** BEGIN Supplied material **
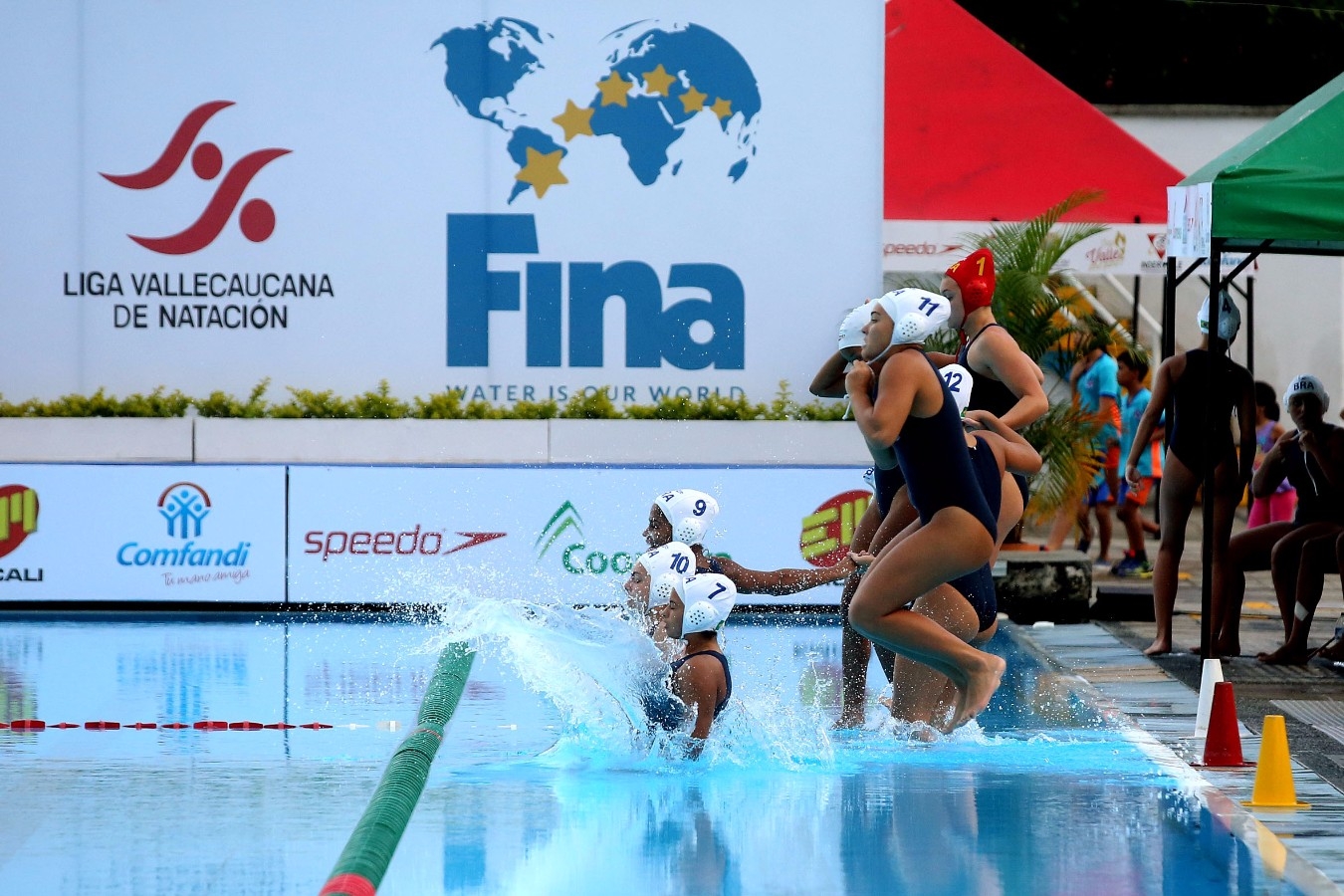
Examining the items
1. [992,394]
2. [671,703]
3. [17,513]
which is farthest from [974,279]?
[17,513]

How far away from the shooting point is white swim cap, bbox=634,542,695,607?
696 centimetres

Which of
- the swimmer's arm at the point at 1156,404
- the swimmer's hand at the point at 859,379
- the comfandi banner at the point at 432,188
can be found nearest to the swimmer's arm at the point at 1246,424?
the swimmer's arm at the point at 1156,404

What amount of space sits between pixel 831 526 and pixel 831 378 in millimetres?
4732

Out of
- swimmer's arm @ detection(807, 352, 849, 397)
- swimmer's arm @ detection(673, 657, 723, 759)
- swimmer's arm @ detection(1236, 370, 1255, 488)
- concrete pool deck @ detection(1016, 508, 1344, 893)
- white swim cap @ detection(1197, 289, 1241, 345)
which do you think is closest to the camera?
concrete pool deck @ detection(1016, 508, 1344, 893)

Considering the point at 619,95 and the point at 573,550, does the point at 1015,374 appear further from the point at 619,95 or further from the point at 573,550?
the point at 619,95

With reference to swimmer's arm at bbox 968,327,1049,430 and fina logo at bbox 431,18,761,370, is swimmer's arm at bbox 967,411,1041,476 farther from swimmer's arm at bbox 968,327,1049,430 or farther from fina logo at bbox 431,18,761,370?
fina logo at bbox 431,18,761,370

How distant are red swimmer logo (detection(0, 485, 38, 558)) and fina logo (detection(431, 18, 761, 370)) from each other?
11.7 feet

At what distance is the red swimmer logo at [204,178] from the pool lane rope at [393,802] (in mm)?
6232

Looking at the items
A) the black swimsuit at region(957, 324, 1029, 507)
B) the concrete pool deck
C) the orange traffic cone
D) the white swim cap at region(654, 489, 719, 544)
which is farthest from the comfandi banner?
the orange traffic cone

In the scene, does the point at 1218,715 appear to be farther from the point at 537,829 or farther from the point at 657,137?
the point at 657,137

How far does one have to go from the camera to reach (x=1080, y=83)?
29391mm

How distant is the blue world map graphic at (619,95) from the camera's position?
1414cm

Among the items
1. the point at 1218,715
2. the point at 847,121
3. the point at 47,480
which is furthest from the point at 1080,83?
the point at 1218,715

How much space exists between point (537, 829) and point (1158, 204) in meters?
13.1
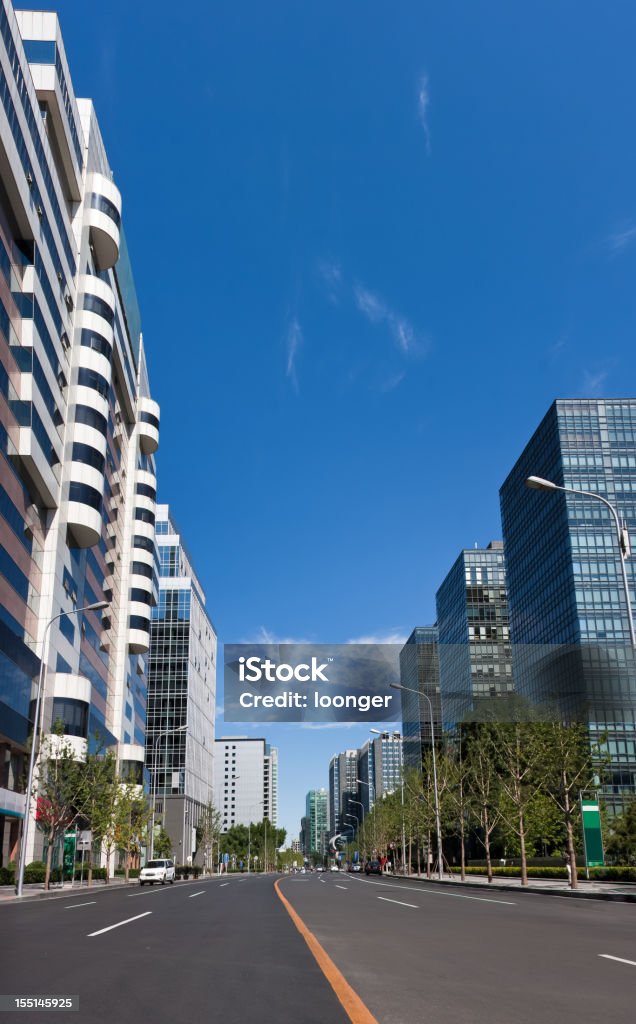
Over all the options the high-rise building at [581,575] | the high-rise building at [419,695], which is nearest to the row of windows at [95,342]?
the high-rise building at [581,575]

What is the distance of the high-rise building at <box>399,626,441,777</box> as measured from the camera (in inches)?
5871

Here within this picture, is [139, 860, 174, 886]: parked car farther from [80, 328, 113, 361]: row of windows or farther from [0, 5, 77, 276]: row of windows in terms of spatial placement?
[0, 5, 77, 276]: row of windows

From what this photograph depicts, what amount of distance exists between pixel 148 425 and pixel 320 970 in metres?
82.4

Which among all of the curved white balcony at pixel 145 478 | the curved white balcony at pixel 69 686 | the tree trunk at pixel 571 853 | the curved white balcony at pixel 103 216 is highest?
the curved white balcony at pixel 103 216

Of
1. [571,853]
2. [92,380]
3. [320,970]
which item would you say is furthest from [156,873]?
[320,970]

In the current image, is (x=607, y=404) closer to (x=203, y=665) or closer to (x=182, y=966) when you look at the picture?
(x=203, y=665)

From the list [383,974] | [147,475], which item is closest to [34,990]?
[383,974]

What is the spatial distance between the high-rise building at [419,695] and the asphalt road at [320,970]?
129m

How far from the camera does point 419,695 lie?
493ft

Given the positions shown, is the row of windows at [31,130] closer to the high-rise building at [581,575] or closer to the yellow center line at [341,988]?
the yellow center line at [341,988]

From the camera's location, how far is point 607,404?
4380 inches

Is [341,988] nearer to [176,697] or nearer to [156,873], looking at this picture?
[156,873]

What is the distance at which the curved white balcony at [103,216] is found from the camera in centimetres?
6406

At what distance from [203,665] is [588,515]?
6457cm
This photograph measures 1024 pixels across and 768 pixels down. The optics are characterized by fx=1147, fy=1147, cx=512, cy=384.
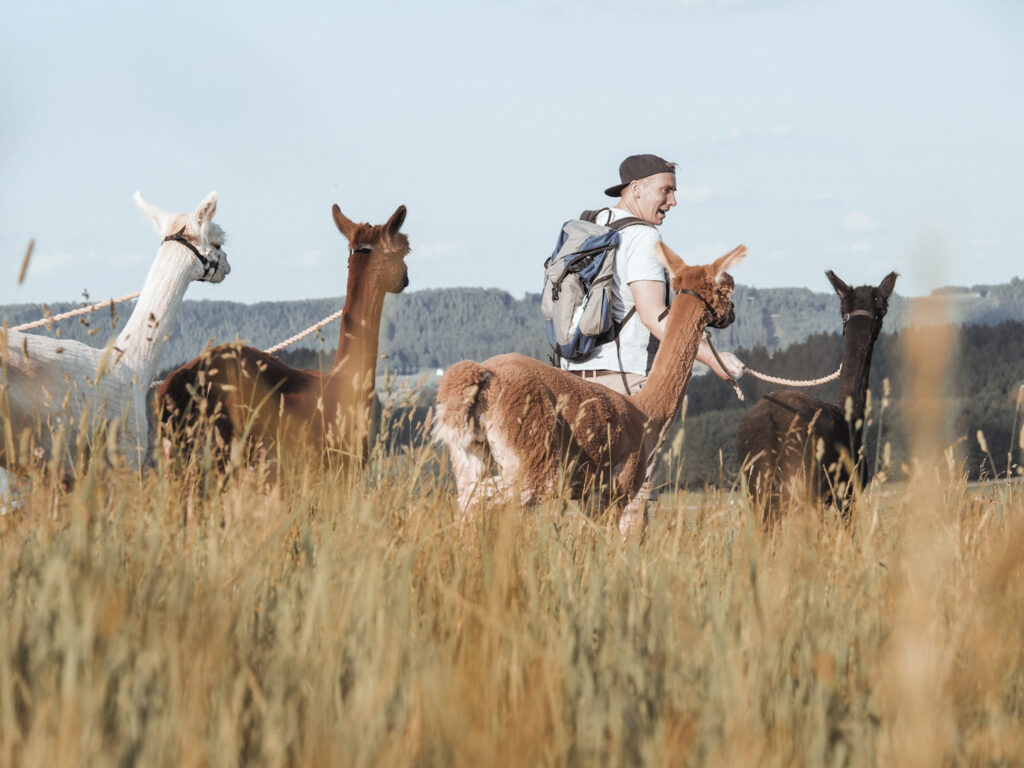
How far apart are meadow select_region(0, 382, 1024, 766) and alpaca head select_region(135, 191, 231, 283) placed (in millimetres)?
4134

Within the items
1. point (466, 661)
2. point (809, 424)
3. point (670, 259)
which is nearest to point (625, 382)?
point (670, 259)

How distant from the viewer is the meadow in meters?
1.76

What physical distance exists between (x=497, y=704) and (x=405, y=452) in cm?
218

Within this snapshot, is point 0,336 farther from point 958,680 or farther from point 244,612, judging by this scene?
point 958,680

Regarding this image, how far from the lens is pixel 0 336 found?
121 inches

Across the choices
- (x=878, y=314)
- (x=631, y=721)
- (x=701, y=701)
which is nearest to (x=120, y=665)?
(x=631, y=721)

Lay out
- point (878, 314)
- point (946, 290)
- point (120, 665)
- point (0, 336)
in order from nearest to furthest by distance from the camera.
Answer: point (946, 290)
point (120, 665)
point (0, 336)
point (878, 314)

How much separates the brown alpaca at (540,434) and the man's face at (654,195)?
1.30 m

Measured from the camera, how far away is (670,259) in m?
5.57

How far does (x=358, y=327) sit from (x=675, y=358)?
170 cm

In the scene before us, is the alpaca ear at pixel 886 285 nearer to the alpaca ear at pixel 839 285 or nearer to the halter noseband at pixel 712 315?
the alpaca ear at pixel 839 285

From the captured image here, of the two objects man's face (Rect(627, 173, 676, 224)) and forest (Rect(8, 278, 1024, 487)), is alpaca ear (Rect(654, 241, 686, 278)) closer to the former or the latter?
man's face (Rect(627, 173, 676, 224))

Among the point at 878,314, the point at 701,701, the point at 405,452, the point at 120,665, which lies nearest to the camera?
the point at 120,665

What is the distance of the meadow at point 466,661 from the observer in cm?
176
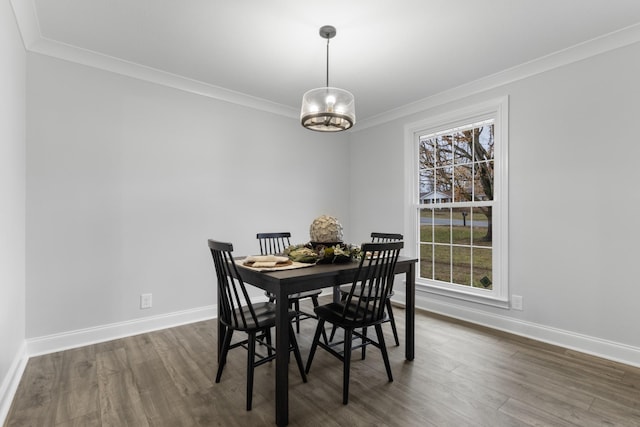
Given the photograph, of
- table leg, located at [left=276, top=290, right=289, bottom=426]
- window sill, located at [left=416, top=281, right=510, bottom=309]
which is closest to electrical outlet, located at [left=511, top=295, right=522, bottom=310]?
window sill, located at [left=416, top=281, right=510, bottom=309]

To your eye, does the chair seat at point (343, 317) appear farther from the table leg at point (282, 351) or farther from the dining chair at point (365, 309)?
the table leg at point (282, 351)

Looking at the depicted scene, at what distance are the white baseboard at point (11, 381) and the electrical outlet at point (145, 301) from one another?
841 millimetres

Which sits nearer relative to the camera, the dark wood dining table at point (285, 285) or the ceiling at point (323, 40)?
the dark wood dining table at point (285, 285)

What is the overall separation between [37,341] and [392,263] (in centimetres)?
286

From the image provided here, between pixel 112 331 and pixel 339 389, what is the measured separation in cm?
216

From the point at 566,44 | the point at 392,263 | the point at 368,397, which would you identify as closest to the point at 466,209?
the point at 566,44

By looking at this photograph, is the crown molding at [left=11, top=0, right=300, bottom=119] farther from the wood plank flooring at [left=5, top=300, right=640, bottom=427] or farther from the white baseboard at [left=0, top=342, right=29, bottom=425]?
the wood plank flooring at [left=5, top=300, right=640, bottom=427]

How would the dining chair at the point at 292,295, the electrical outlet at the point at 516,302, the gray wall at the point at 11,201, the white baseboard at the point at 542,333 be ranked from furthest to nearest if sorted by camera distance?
the electrical outlet at the point at 516,302, the dining chair at the point at 292,295, the white baseboard at the point at 542,333, the gray wall at the point at 11,201

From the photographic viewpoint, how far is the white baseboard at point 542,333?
2457 millimetres

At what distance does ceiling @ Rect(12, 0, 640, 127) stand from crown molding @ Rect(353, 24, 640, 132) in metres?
0.05

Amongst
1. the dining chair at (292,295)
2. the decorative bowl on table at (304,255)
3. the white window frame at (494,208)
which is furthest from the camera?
the white window frame at (494,208)

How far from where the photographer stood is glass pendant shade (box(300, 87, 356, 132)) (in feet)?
7.41

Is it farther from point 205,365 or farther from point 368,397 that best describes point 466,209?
point 205,365

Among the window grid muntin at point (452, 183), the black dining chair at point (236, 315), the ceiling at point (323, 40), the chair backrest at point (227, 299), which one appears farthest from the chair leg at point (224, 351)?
the window grid muntin at point (452, 183)
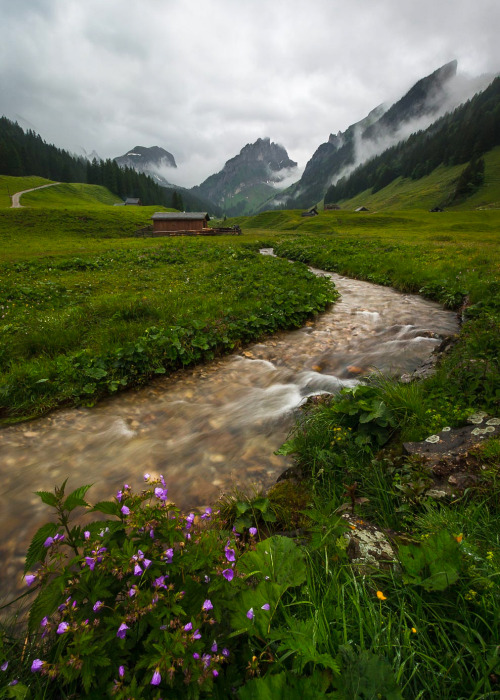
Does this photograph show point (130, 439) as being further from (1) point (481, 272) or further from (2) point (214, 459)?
(1) point (481, 272)

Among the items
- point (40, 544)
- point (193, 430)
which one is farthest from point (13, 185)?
point (40, 544)

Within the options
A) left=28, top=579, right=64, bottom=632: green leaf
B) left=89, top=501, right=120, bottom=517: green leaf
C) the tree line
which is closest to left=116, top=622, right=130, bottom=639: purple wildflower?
left=28, top=579, right=64, bottom=632: green leaf

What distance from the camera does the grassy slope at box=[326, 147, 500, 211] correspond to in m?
105

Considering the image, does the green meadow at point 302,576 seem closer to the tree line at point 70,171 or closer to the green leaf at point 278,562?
the green leaf at point 278,562

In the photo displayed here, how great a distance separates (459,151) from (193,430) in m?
191

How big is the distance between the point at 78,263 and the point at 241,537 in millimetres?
21397

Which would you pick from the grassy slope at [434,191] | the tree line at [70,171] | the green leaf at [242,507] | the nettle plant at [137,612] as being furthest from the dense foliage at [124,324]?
the tree line at [70,171]

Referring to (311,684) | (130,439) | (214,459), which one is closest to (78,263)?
(130,439)

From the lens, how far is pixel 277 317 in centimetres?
967

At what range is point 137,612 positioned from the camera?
5.09 feet

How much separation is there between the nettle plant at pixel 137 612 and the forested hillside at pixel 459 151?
467 ft

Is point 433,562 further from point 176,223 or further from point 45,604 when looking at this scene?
point 176,223

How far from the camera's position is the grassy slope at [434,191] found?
4117 inches

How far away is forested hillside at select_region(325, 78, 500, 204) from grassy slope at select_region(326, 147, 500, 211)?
4015 millimetres
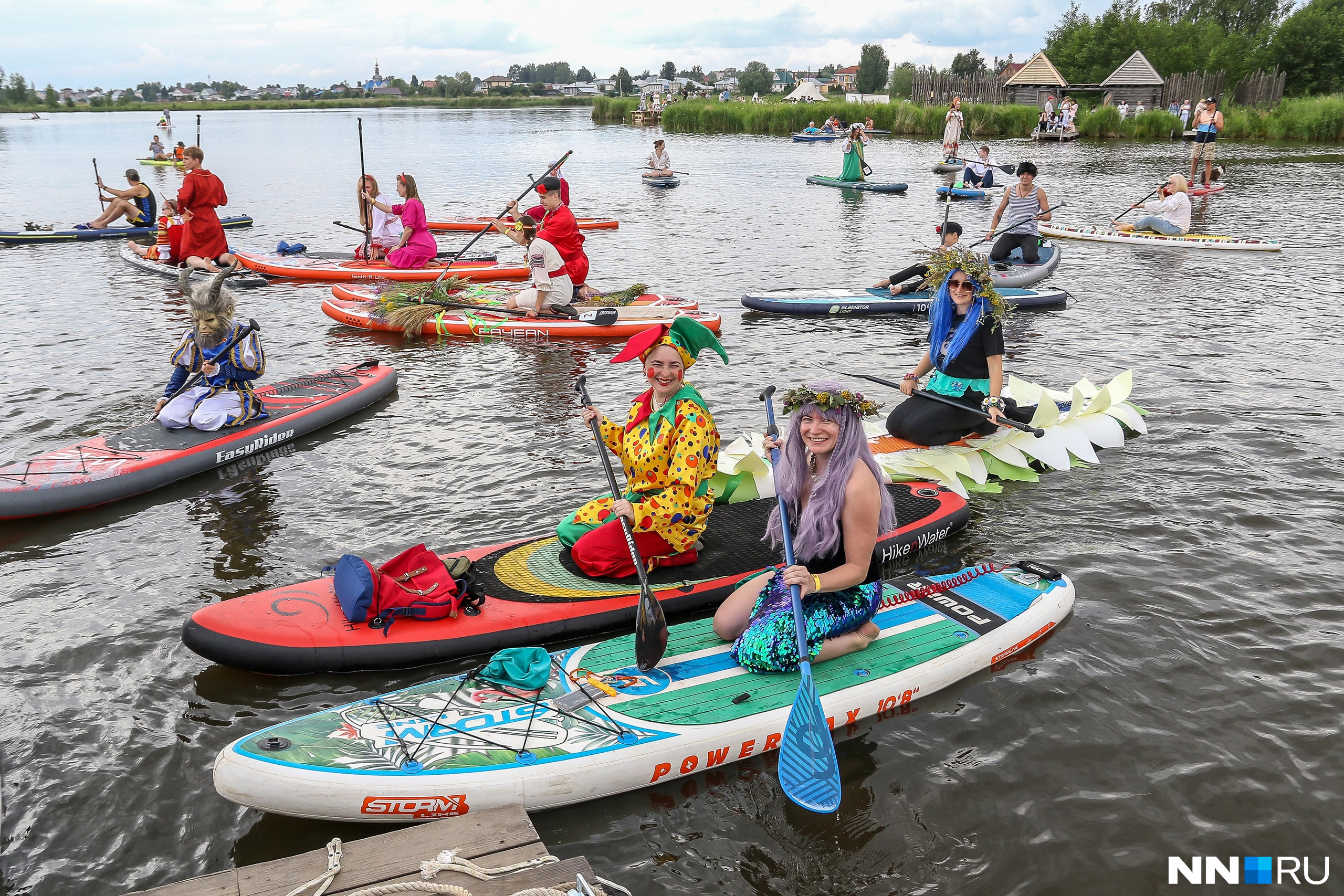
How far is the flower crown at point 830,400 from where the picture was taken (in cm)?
439

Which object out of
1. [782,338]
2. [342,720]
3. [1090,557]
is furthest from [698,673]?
[782,338]

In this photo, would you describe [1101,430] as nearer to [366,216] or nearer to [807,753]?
[807,753]

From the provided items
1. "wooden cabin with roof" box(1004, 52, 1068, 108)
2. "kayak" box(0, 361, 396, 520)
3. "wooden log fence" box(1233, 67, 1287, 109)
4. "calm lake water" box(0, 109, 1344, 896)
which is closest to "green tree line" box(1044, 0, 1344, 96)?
"wooden log fence" box(1233, 67, 1287, 109)

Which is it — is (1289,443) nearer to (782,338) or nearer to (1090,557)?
(1090,557)

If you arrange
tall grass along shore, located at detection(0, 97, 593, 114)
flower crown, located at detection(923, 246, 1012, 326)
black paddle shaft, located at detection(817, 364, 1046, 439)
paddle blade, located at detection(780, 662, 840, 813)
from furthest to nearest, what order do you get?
tall grass along shore, located at detection(0, 97, 593, 114)
black paddle shaft, located at detection(817, 364, 1046, 439)
flower crown, located at detection(923, 246, 1012, 326)
paddle blade, located at detection(780, 662, 840, 813)

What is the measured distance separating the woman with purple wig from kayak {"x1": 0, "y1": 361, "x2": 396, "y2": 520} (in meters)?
** END Supplied material **
**Set exercise**
Copy each line exactly, from the line containing "How far is the flower" down to the last line of the material, and no other lines.

**Output for this task**
How far is the flower crown at point 830,400 from where the picture was taken (in cm)?
439

Which object out of
1. [782,338]
2. [342,720]
3. [1090,557]
is furthest from [698,673]?
[782,338]

In this photo, would you describe [1101,430] as nearer to [366,216] or nearer to [807,753]?
[807,753]

From the provided items
1. "wooden cabin with roof" box(1004, 52, 1068, 108)
2. "kayak" box(0, 361, 396, 520)
3. "wooden log fence" box(1233, 67, 1287, 109)
4. "calm lake water" box(0, 109, 1344, 896)
which is closest to "green tree line" box(1044, 0, 1344, 96)?
"wooden log fence" box(1233, 67, 1287, 109)

Which is it — is (1289,443) nearer to (782,338) or nearer to (1090,557)?
(1090,557)

If you arrange
tall grass along shore, located at detection(0, 97, 593, 114)
flower crown, located at detection(923, 246, 1012, 326)
black paddle shaft, located at detection(817, 364, 1046, 439)
paddle blade, located at detection(780, 662, 840, 813)
from furthest to nearest, what order do you get?
tall grass along shore, located at detection(0, 97, 593, 114)
black paddle shaft, located at detection(817, 364, 1046, 439)
flower crown, located at detection(923, 246, 1012, 326)
paddle blade, located at detection(780, 662, 840, 813)

What is the measured distance separating the woman with purple wig from kayak {"x1": 0, "y1": 361, "x2": 396, "y2": 520} (in meters)?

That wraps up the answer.